Consumer prices fell for the second month in a row in August on the back of cheaper transport and communications costs.

New figures from the Central Statistics Office show that consumer prices fell by 0.2% in August on a monthly basis, while they were down 0.1% on an annual basis.

The annual inflation rate had hit its highest level in three years in July, when prices rose 0.5%.

But today's data appeared to reinforce a trend of muted consumer prices despite three years of strong economic growth.

The CSO said that transport costs were cheaper in August on a monthly basis mainly due to a decrease in air fares and lower petrol and diesel prices.

The cost of housing, water, electricity, gas and other fuels fell on the back of a decrease in the price of electricity and home heating oil, which was partially offset by higher rents.

Clothing and footwear prices increased due to a recovery from sales in August from July.

On an annual basis, the cost of motor insurance continued to see big increases, as it rose by 28%. However that was down from the jump of 38.6% posted in July.

Prices in hotels and restaurants were also higher on a yearly basis due to dearer accommodation and alcoholic drinks and food, while education rose mainly due to the extra costs associated with third level education.

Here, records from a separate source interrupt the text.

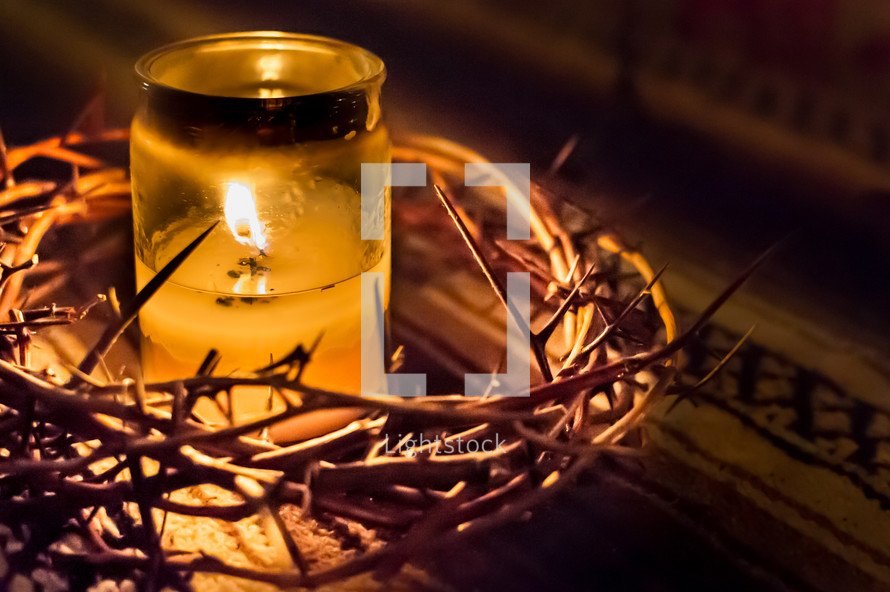 crown of thorns and a candle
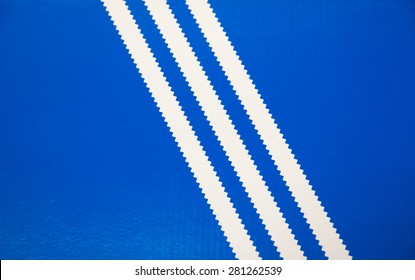 TORONTO,CANADA-MAY 2,2015: Old Adidas logo consisting in three white stripes on a blue background, shoebox lid. Adidas is a German producer of sportwear
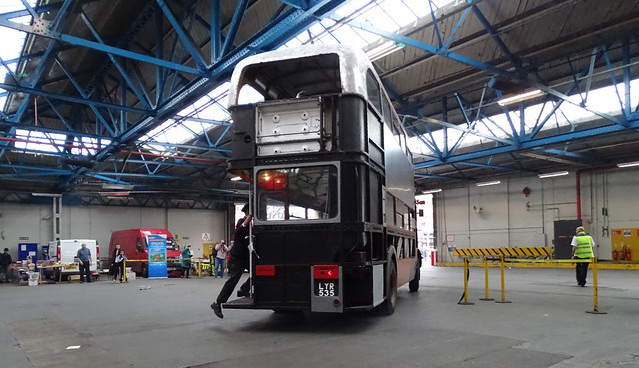 RT DOUBLE DECK LONDON TRANSPORT BUS UNDER RESTORATION AT A STREET BUS DEPOT OR GARAGE WITH PEOPLE IN AN EAST LONDON BOROUGH SUBURB OPEN DAY ENGLAND DSC01745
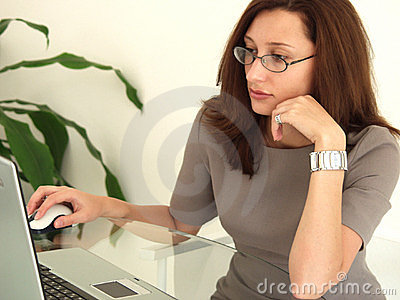 Business Woman at Notebook PC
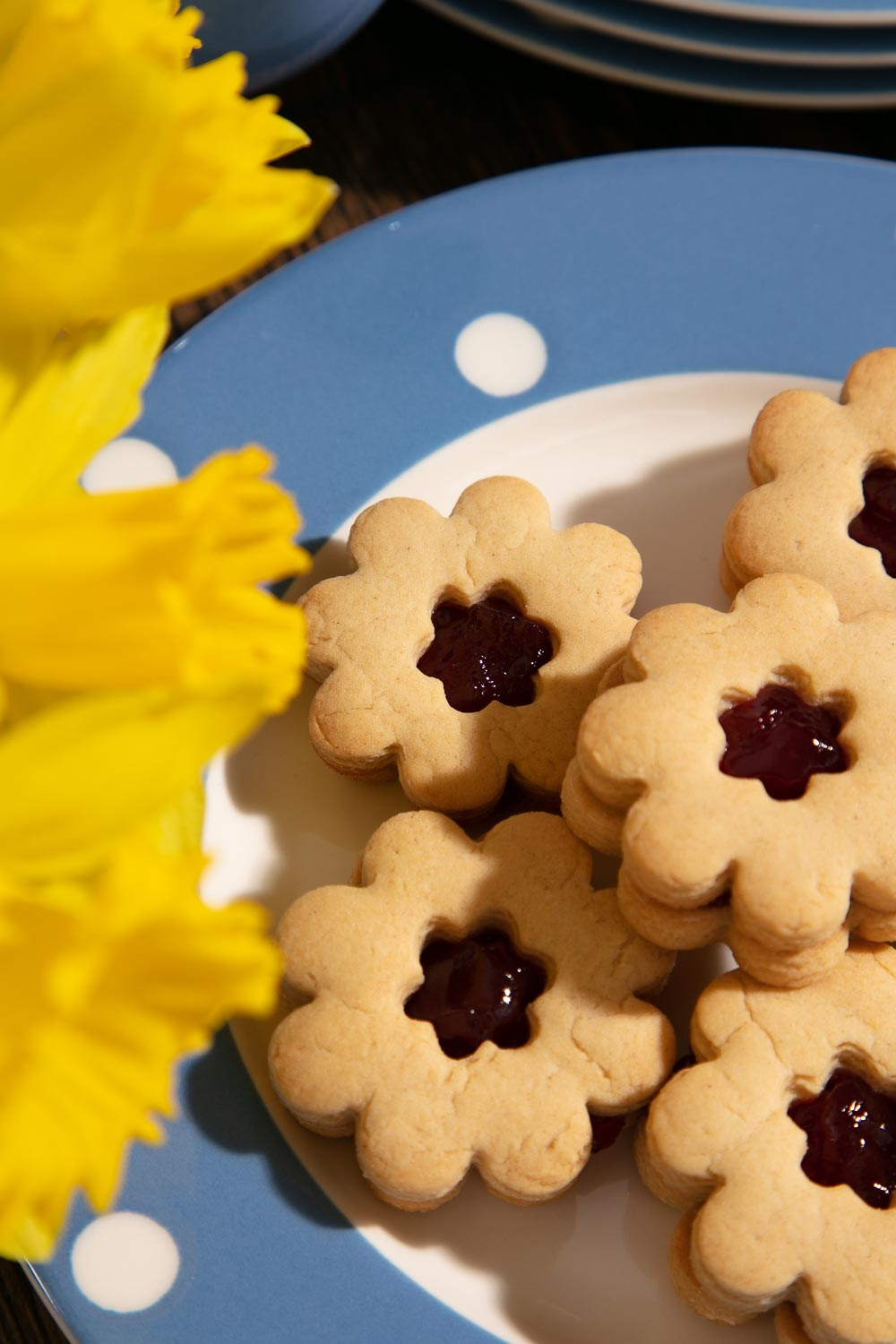 Homemade Jammy Dodgers on a blue and white spotty plate with a bunch of daffodils.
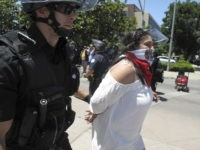 Police officers take a woman into custody after a Republican presidential candidate Donald Trump campaing rally in Fresno, Calif., on Friday, May 27, 2016. Police officers told hundreds of protesters to clear the streets in downtown Fresno following the Trump rally. Officers dressed in riot gear arrested two people on suspicion of unlawfully assembly after they refused orders. (AP Photo/Scott Smith)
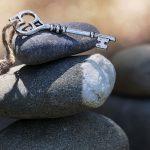 a decorative metal key sits on tumbled stones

However on an annual basis, transport costs fell on the back of lower petrol and diesel prices as well as cheaper cars. 

August also saw lower mortgage interest rate repayments, a fall in the price of electricity and gas as well as the suspension of water charges. However, these decreases were partially offset by higher rents. 

Commenting on today's figures, Merrion economist Alan McQuaid said that despite the booming Irish economy, inflationary pressures as measured by the headline CPI are likely to remain fairly well contained in the immediate future. 

But the economist said that the cost of services like insurance and education look set to continue to rise, and sharply. "Motor car insurance was up 28.2% in the year in August, albeit down from the annual rise of 38.6% posted in July, but indicating that it is not all plain sailing for consumers on the prices front," Mr Hughes said.

The economist said that oil prices will be critical in determining the headline inflation outlook over the next year or so. 

"There are signs that prices may have stabilised, with a barrel of Brent crude currently trading just below $49. Higher oil prices, if sustained, would push the CPI up as the year goes on and into 2017, but they remain volatile and that is by no means guaranteed," he added.